-------- Provided data
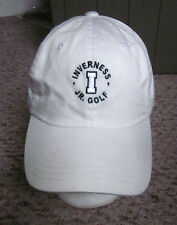 INVERNESS COUNTRY CLUB golf youth hat Toledo OHIO kids cap US Open PGA sewn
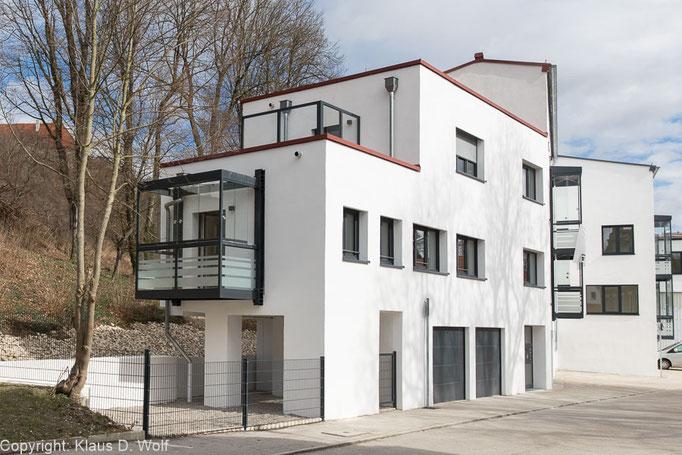 Immobilienfotograf München, Projekt Gewerbehof Dachau, PR-Foto für RH
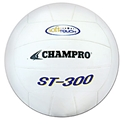 Picture of Champro Competition Rubber Indoor or Outdoor Volleyball
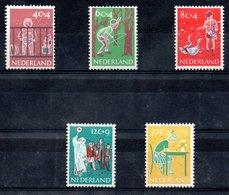 Pays Bas / Série N 712 à 716 / NEUFS Avec Charnières - 1949-1980 (Juliana)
----------------
Prompt: Without any of its images, the data above should be returned exactly.

Answer for the task:
 INVERNESS COUNTRY CLUB golf youth hat Toledo OHIO kids cap US Open PGA sewn
 Immobilienfotograf München, Projekt Gewerbehof Dachau, PR-Foto für RH
 Picture of Champro Competition Rubber Indoor or Outdoor Volleyball
 Pays Bas / Série N 712 à 716 / NEUFS Avec Charnières - 1949-1980 (Juliana)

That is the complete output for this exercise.